RECORDS SHOWN:

'''

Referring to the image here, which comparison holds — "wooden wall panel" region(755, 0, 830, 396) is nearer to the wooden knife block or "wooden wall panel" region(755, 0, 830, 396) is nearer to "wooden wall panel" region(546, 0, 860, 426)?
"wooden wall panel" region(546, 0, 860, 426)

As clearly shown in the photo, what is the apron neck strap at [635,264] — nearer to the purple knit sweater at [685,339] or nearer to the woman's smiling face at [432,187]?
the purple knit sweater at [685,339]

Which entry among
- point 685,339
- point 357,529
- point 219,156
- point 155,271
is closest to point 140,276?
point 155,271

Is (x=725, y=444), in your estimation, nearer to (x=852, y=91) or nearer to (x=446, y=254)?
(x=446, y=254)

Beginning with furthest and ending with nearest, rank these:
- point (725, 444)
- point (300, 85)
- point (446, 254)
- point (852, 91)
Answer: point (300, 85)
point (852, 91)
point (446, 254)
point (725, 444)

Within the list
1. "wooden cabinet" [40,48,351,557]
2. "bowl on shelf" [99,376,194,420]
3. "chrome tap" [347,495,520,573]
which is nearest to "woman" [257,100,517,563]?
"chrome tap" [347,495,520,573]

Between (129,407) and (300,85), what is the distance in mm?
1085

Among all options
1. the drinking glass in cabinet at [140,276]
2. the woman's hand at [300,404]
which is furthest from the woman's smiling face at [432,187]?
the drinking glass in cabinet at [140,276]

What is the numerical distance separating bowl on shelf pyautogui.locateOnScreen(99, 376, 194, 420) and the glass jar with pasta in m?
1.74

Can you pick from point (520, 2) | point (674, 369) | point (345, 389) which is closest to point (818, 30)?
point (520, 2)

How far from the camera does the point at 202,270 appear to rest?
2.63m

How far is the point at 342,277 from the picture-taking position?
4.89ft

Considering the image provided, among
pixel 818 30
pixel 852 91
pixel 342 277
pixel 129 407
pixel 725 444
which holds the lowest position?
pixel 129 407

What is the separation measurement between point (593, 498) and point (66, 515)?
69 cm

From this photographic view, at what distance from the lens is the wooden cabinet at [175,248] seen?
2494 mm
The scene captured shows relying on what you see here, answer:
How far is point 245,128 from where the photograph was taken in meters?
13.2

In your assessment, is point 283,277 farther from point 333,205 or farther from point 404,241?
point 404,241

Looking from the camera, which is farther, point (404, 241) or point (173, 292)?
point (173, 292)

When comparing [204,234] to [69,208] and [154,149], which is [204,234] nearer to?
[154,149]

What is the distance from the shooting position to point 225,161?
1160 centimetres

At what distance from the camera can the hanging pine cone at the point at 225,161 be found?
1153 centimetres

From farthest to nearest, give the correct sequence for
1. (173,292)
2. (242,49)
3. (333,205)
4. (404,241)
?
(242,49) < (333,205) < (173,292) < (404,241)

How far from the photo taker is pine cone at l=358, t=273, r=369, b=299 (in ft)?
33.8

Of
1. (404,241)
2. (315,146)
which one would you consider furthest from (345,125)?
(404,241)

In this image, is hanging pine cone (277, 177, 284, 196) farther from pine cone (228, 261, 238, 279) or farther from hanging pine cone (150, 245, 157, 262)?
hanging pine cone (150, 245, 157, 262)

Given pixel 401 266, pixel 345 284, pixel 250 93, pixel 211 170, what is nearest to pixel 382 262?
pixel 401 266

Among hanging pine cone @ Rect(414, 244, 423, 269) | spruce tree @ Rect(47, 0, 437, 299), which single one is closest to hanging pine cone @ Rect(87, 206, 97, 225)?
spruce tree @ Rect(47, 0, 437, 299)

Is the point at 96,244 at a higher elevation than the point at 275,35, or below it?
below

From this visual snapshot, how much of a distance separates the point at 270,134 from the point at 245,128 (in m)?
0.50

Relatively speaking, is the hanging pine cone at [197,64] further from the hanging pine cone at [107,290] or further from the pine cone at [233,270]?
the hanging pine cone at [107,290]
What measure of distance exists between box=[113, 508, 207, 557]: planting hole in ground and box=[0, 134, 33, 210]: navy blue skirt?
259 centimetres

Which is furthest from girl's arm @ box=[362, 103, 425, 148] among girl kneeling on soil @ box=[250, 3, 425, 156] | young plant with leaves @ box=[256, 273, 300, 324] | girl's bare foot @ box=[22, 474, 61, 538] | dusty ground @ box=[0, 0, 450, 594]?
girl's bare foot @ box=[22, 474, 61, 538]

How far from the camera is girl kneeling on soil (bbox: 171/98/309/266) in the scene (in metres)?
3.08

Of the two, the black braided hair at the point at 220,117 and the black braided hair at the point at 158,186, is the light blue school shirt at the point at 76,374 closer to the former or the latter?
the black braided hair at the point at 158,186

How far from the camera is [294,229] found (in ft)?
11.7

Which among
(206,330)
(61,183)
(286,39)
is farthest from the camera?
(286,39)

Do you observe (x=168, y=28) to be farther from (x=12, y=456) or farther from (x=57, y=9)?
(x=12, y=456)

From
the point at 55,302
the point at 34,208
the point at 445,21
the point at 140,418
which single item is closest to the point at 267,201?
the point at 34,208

'''

TASK INSTRUCTIONS: Each record should come back exactly as written.

CORRECT RESULT:
Referring to the image here, which comparison holds — "wooden wall panel" region(755, 0, 830, 396) is nearer to the wooden knife block or "wooden wall panel" region(755, 0, 830, 396) is nearer to "wooden wall panel" region(546, 0, 860, 426)?
"wooden wall panel" region(546, 0, 860, 426)

As clearly shown in the photo, what is the apron neck strap at [635,264] — nearer to the purple knit sweater at [685,339] or nearer to the woman's smiling face at [432,187]?
the purple knit sweater at [685,339]

Which entry among
- point 685,339
- point 357,529
- point 219,156
- point 155,271
is closest to point 140,276?
point 155,271

Is (x=725, y=444), in your estimation, nearer to (x=852, y=91) or nearer to (x=446, y=254)?
(x=446, y=254)

Beginning with furthest and ending with nearest, rank these:
- point (725, 444)
- point (300, 85)
- point (446, 254)
- point (852, 91)
Answer: point (300, 85)
point (852, 91)
point (446, 254)
point (725, 444)

Within the list
1. "wooden cabinet" [40,48,351,557]
2. "bowl on shelf" [99,376,194,420]
3. "chrome tap" [347,495,520,573]
which is nearest to "woman" [257,100,517,563]?
"chrome tap" [347,495,520,573]

Between (129,407) and (300,85), what is the distance in mm?
1085

Among all options
1. the drinking glass in cabinet at [140,276]
2. the woman's hand at [300,404]
which is furthest from the woman's smiling face at [432,187]?
the drinking glass in cabinet at [140,276]

What is the numerical distance separating bowl on shelf pyautogui.locateOnScreen(99, 376, 194, 420) and the glass jar with pasta in m?
1.74

Can you pick from point (520, 2) | point (674, 369) | point (345, 389) which is closest to point (818, 30)?
point (520, 2)

How far from the camera does the point at 202,270 appear to rest?
2.63m

How far is the point at 342,277 from the picture-taking position?
4.89ft

Considering the image provided, among
pixel 818 30
pixel 852 91
pixel 342 277
pixel 129 407
pixel 725 444
which holds the lowest position?
pixel 129 407

What is the separation measurement between point (593, 498) and point (66, 515)?
69 cm

From this photographic view, at what distance from the lens is the wooden cabinet at [175,248] seen?
2494 mm
The scene captured shows relying on what you see here, answer:
How far is point 245,128 from where the photograph was taken in meters?
13.2

In your assessment, is point 283,277 farther from point 333,205 or farther from point 404,241?
point 404,241

Looking from the camera, which is farther, point (404, 241) or point (173, 292)?
point (173, 292)

When comparing [204,234] to [69,208] and [154,149], which is [204,234] nearer to?
[154,149]

What is the distance from the shooting position to point 225,161?
1160 centimetres

At what distance from the camera can the hanging pine cone at the point at 225,161 be found?
1153 centimetres

From farthest to nearest, give the correct sequence for
1. (173,292)
2. (242,49)
3. (333,205)
4. (404,241)
?
(242,49) < (333,205) < (173,292) < (404,241)

How far from the photo taker is pine cone at l=358, t=273, r=369, b=299 (in ft)?
33.8

Of
1. (404,241)
2. (315,146)
which one would you consider furthest from (345,125)?
(404,241)

In this image, is hanging pine cone (277, 177, 284, 196) farther from pine cone (228, 261, 238, 279) or farther from hanging pine cone (150, 245, 157, 262)?
hanging pine cone (150, 245, 157, 262)

Given pixel 401 266, pixel 345 284, pixel 250 93, pixel 211 170, what is nearest to pixel 382 262?
pixel 401 266

Among hanging pine cone @ Rect(414, 244, 423, 269) | spruce tree @ Rect(47, 0, 437, 299), which single one is closest to hanging pine cone @ Rect(87, 206, 97, 225)?
spruce tree @ Rect(47, 0, 437, 299)

Is the point at 96,244 at a higher elevation than the point at 275,35, or below it?
below

From this visual snapshot, how much of a distance separates the point at 270,134 from the point at 245,128 (in m)?
0.50

Relatively speaking, is the hanging pine cone at [197,64] further from the hanging pine cone at [107,290] or further from the pine cone at [233,270]?
the hanging pine cone at [107,290]
What measure of distance exists between box=[113, 508, 207, 557]: planting hole in ground and box=[0, 134, 33, 210]: navy blue skirt?
259 centimetres

Which is furthest from girl's arm @ box=[362, 103, 425, 148] among girl kneeling on soil @ box=[250, 3, 425, 156] | young plant with leaves @ box=[256, 273, 300, 324] | girl's bare foot @ box=[22, 474, 61, 538] | dusty ground @ box=[0, 0, 450, 594]?
girl's bare foot @ box=[22, 474, 61, 538]

How far from the camera is girl kneeling on soil (bbox: 171/98/309/266) in the scene (in metres)?
3.08

Of the two, the black braided hair at the point at 220,117 and the black braided hair at the point at 158,186, is the light blue school shirt at the point at 76,374 closer to the former or the latter?
the black braided hair at the point at 158,186

How far from the camera is [294,229] found (in ft)?
11.7

Which among
(206,330)
(61,183)
(286,39)
is farthest from the camera?
(286,39)

Do you observe (x=168, y=28) to be farther from (x=12, y=456) or farther from (x=57, y=9)?
(x=12, y=456)

From
the point at 55,302
the point at 34,208
the point at 445,21
the point at 140,418
which single item is closest to the point at 267,201?
the point at 34,208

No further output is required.